Восторг от чего? Не от его же внешнего вида — по сравнению с присутствующим в зале статным благообразно седым Тургеневым, единственным на тот момент русским писателем, которого знала и по-настоящему признавала Европа, изможденный, с нервным, подергивающимся лицом Достоевский выглядел жалко. Один из современников, а точнее, одна из современниц, писательница Е. П. Леткова-Султанова запомнила в тогдашнем Достоевском «сероватое лицо, сероватую жидкую бороду, недоверчивый, запуганный взгляд и сжатые, точно от зябкости, плечи». Но тем не менее — «восторг, энтузиазм». Федор Михайлович объясняет это просто, тремя словами: «Все от «Карамазовых».
Это было второе письмо жене в течение суток. Первое, датированное предыдущим днем, на самом деле писалось уже 8 июня, после полуночи. Начинающемуся дню суждено было стать благодаря речи Достоевского апофеозом пушкинских торжеств. Разумеется, в этом первом письме тоже говорится о романе, который, нелишне напомнить, уже давно печатался, но заключительные главы которого еще не были написаны.
«В антракте прошел по зале, и бездна людей, молодежи и седых, и дам, бросились ко мне, говоря: «Вы наш пророк, вы нас сделали лучшими, когда мы прочли «Карамазовых». И подытоживает в скобках: «Одним словом, я убедился, что «Карамазовы» имеют колоссальное значение». Теперь к этому прибавился еще оглушительный успех пушкинской речи. «Когда я закончил, — пишет он Анне Григорьевне, — я не скажу тебе про рев, про вопль восторга: люди незнакомые между публикой плакали, рыдали, обнимали друг друга...»
Быть может, Федор Михайлович, ни в чем не знающий меры, преувеличивает? Нет, не преувеличивает. Сохранилось множество свидетельств, в которых подтверждается, что люди действительно и плакали и обнимали друг друга, и даже падали в обморок. «Согласись, Аня, — резюмирует триумфатор, — это залоги будущего, залоги всего, если я даже и умру». Стало быть, и в эту минуту — минуту высшего своего торжества — думал о смерти. Не об отдаленной — через двадцать лет — смерти, но и не такой уж близкой. Продолжение «Карамазовых», где будут действовать, в основном, подросшие дети главных героев, написать, во всяком случае, успеет. «Напишу еще «Детей» и умру», — сказал он окружившим его почитателям. Шум стоял неимоверный, но слова Достоевского расслышали и донесли до потомков.

**УСЛОВИЯ ЗАДАНИЙ**
a – Какими тремя словами Федор Михайлович объясняет «восторг, энтузиазм» публики в тексте о пушкинской речи Достоевского?
b – Допишите следующую часть текста о пушкинской речи Достоевского, начиная сразу после его последнего предложения.

**ИСХОДНЫЕ ДАННЫЕ**

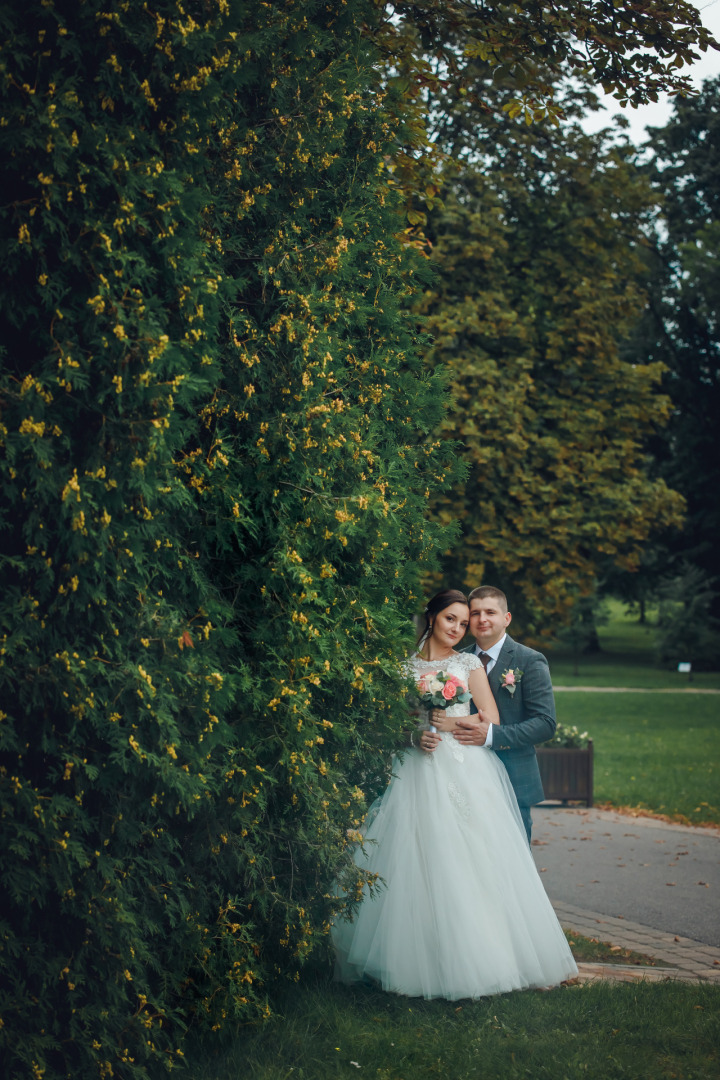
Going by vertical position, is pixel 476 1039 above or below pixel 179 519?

**ОТВЕТЫ**
a – «Все от «Карамазовых».

b –
Еще он собирался продолжить издание «Дневника писателя». Публикуя его единственный выпуск за 1880 год, всецело посвященный «Речи о Пушкине», прямо говорит, что намерен с будущего года возобновить выпуск «Дневника», присовокупив: «Если позволит здоровье».
«А здоровье мое так худо, что вы представить себе не можете», — писал он в Рязань переводчице с чешского Пелагее Гусевой, которая просила «знаменитость литературного мира» (как она с заискивающей высокопарностью величала его в письме) похлопотать о ее собственном небольшом романе. Тут-то находящийся в цейтноте Федор Михайлович, подробно и с нескрываемым раздражением поведав о своей чрезмерной занятости, не позволявшей ему общаться даже с собственными детьми, и заговорил о своем здоровье. «Из катара дыхательных путей у меня образовалась эмфизема (тогда писалось анфизема) — неизлечимая вещь (задыхание, мало воздуху), и дни мои сочтены».
А как же двадцать лет, которые он еще намеревался «жить и писать»? Достоевский, без сомнения, был искренен и тогда, и сейчас. С одной стороны, чувствовал в себе такое обилие сил, в нем клокотало столько замыслов, что их и впрямь хватило б еще на добрых два десятилетия, а с другой, ощущал близость конца, как ее всегда ощущают его герои. Для них смерть никогда не бывает внезапной: автор обязательно дает им несколько дней, часов или, на худой конец, минут, чтобы они смогли подготовиться к переходу в мир иной.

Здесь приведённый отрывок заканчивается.